Hey @kigbariom - glad that this helped. Yes, with the 4.22 update they have changed the API for querying curves. I just went back to their FAttributeSetInitterDiscreteLevels and airlifted the code from there. The updated code is below. I am going on memory here so if I miss some line that changed just take a look at the default initter or ask here.


//Iterating over all the curves and getting the row names
for (const TPair<FName, FRealCurve*>& CurveRow : CurTable->GetRowMap())
{
            FString RowName = CurveRow.Key.ToString();
            ...

           //Getting the last level, i.e. the maximum X axis value of the curve
           int32 LastLevel = Curve->GetKeyTime(Curve->GetLastKeyHandle());

            //Iterating over the keys of the curve
            for (auto KeyIter = Curve->GetKeyHandleIterator(); KeyIter; ++KeyIter)
            {
                const FKeyHandle& KeyHandle = *KeyIter;
                TPair<float, float> LevelValuePair = Curve->GetKeyTimeValuePair(KeyHandle);
                int32 Level = LevelValuePair.Key;
                float Value = LevelValuePair.Value;
                ...
            }
}


​​​​​​​I think those are all of the changes they made.

Hello @DamirH !
First of all, thanks a lot for your great posts, I will probably use GameplayAbilities soon in my project. I had a very important question before that though and you seem to be the best person to answer it according to your replies in the original thread : is this system suitable for BTA games like Bayonetta/Devil May Cry and the likes ?

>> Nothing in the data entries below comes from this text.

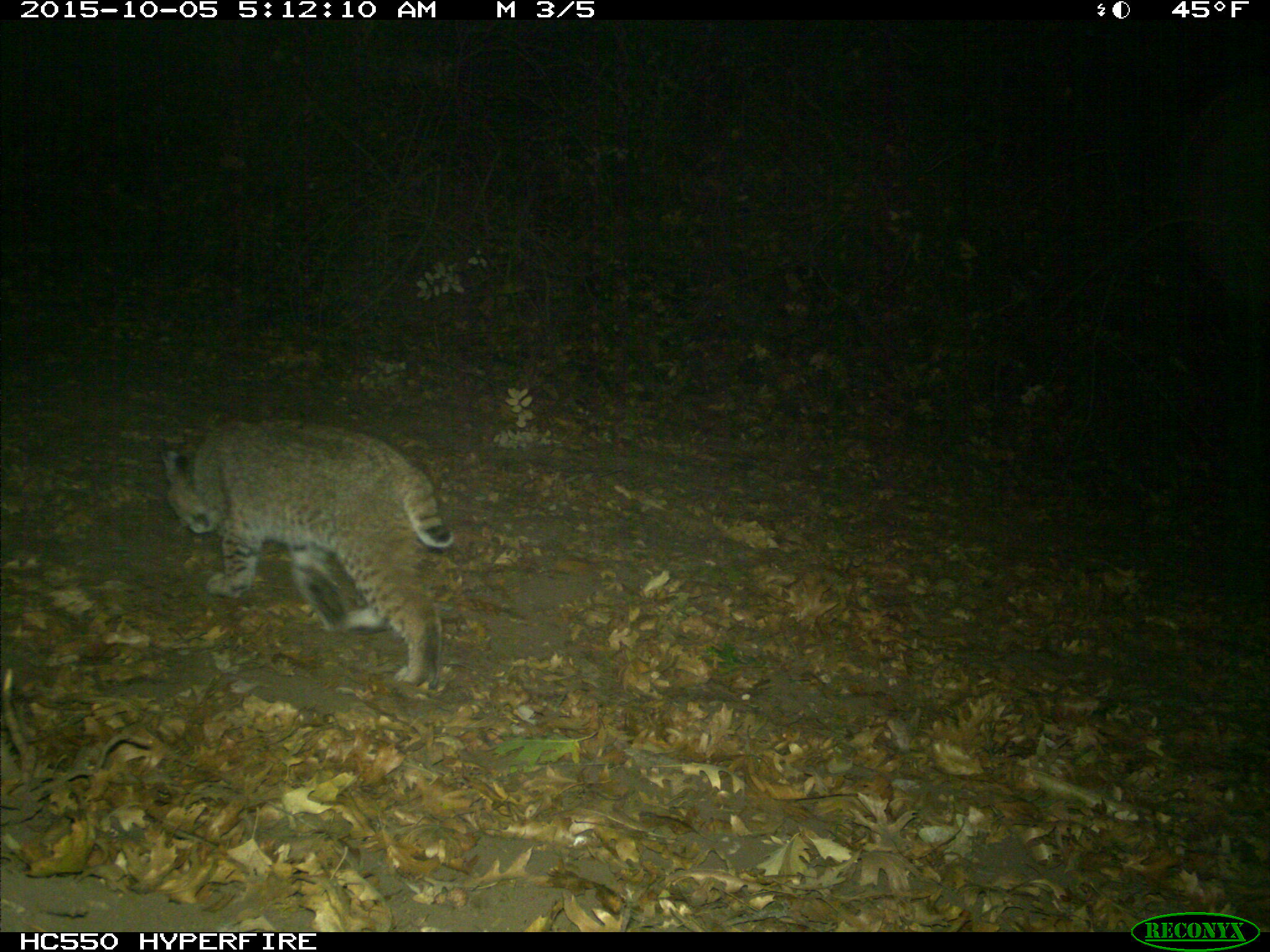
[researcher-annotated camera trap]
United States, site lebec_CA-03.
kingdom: Animalia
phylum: Chordata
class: Mammalia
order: Carnivora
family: Felidae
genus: Lynx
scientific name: Lynx rufus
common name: bobcat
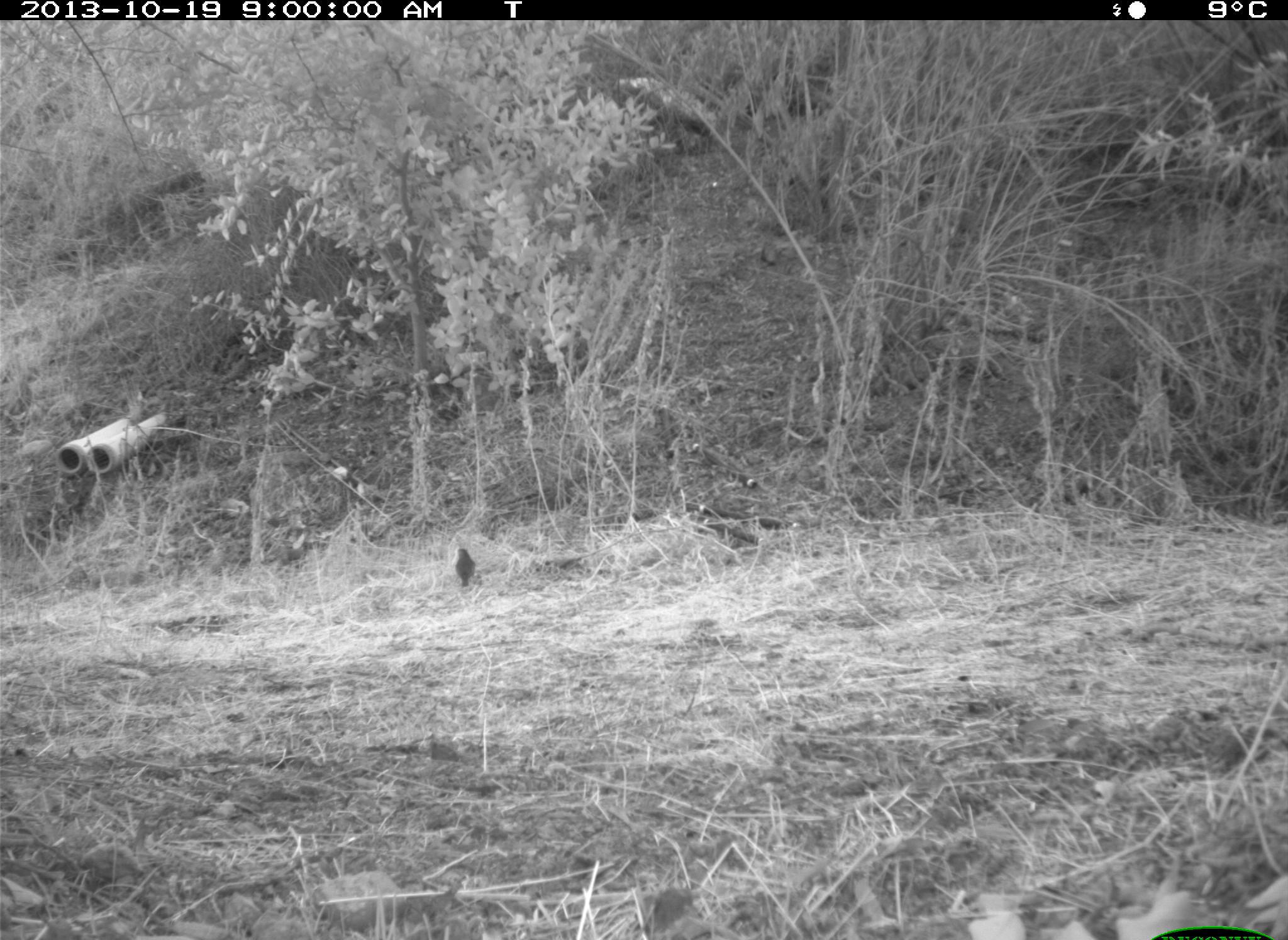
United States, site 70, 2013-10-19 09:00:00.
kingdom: Animalia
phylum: Chordata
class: Aves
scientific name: Aves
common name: bird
Bird (Aves).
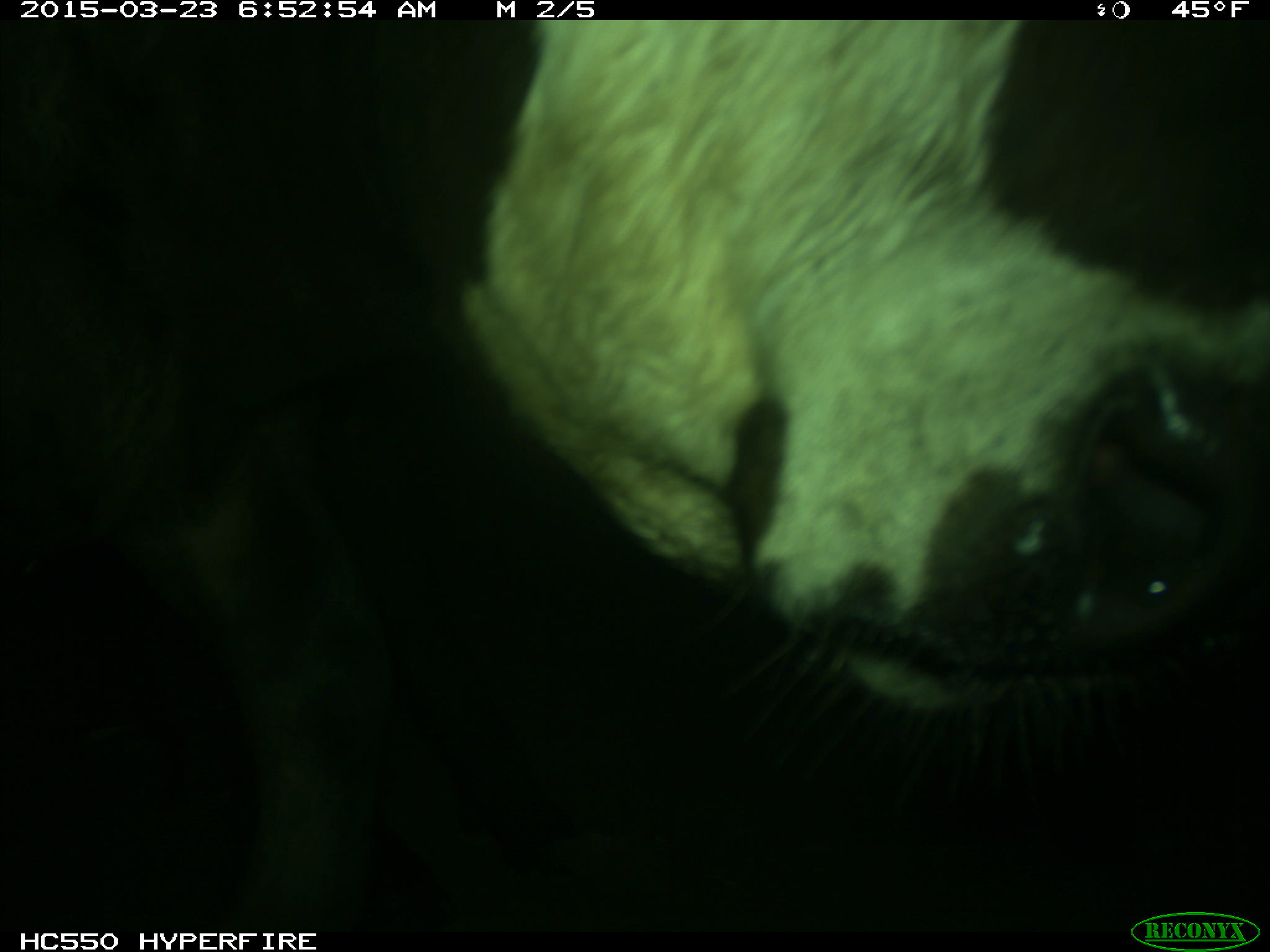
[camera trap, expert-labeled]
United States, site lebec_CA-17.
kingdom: Animalia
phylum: Chordata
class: Mammalia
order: Artiodactyla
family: Bovidae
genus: Bos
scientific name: Bos taurus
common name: domestic cow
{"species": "Bos taurus (domestic cow)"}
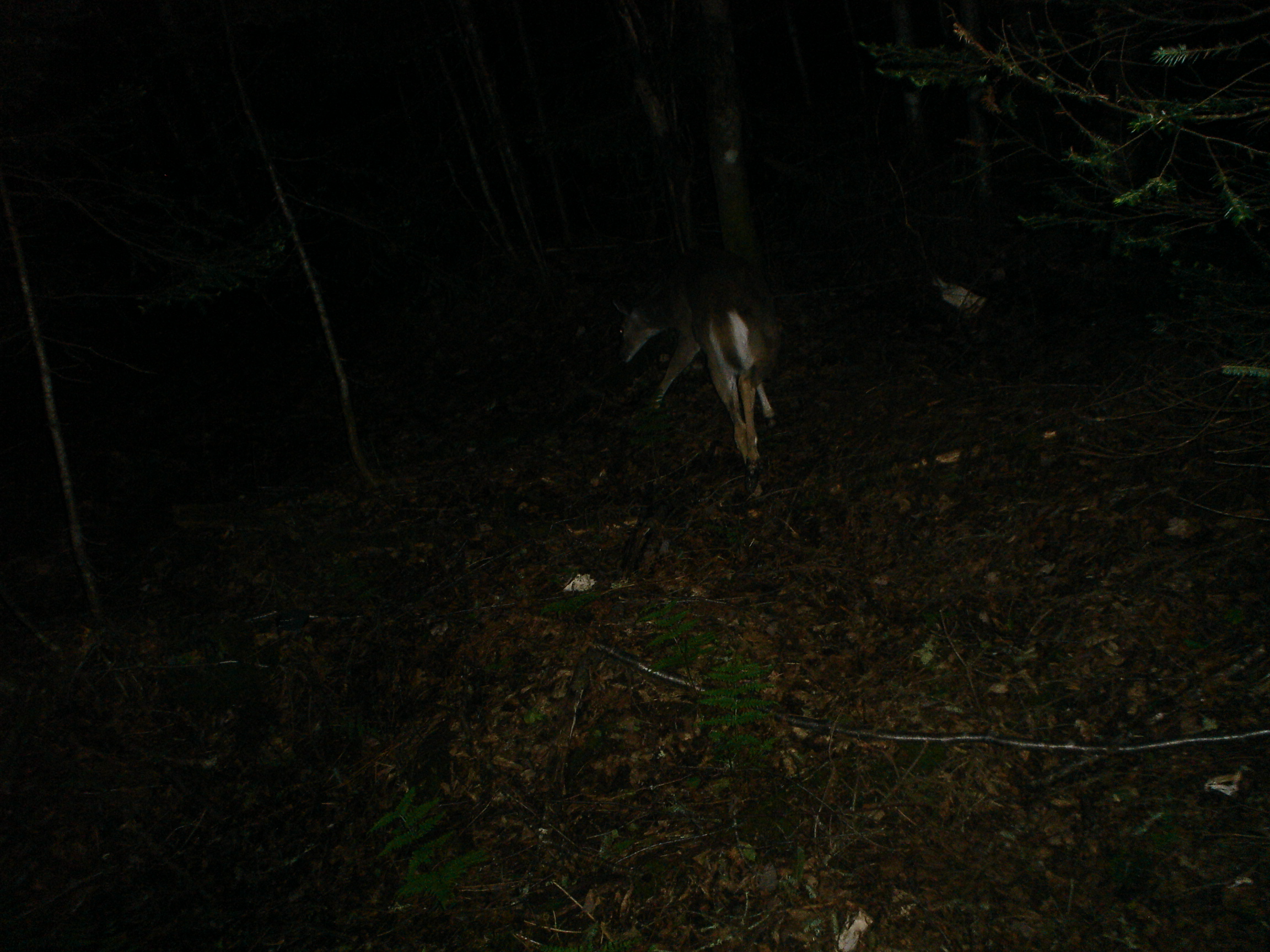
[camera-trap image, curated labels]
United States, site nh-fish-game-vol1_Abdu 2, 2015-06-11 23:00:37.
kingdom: Animalia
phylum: Chordata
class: Mammalia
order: Artiodactyla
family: Cervidae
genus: Odocoileus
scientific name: Odocoileus virginianus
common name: white-tailed deer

I planned to do a combo system which heavily relies on Animation Notifications, kinda like what Platinum Games did for Nier Automata, using some flags and such, and I was wondering if this approach was compatible with GameplayAbilities.

Well, consider we’re doing something not unlike that with our own game, yes it can be adapted to this. The system is very generic and you will have to define A LOT of game specific stuff, but it can work.

Thanks a lot ! Good luck for your project :slight_smile:

Our project requires each FGameplayAttributeData within an AttributeSet to update its current value based on a point within a CurveFloat asset. This is so we can have custom curves for every attribute for characters, the inTime for the CurveFloat lookup will be the characters “level”.

It seems we need to create our own version of FGameplayAttributeData that returns CurrentValue based on the lookup in a float curve defined on the character, likely in a datatable, and possibly create our own FAttributeSetInitter as well for the default value lookup. Has anyone attempted something like this before, or have any advice? I’m a bit concerned with the performance for this, since the “level” will be constantly changing, and I noticed the CurveTable is preloaded in the default system.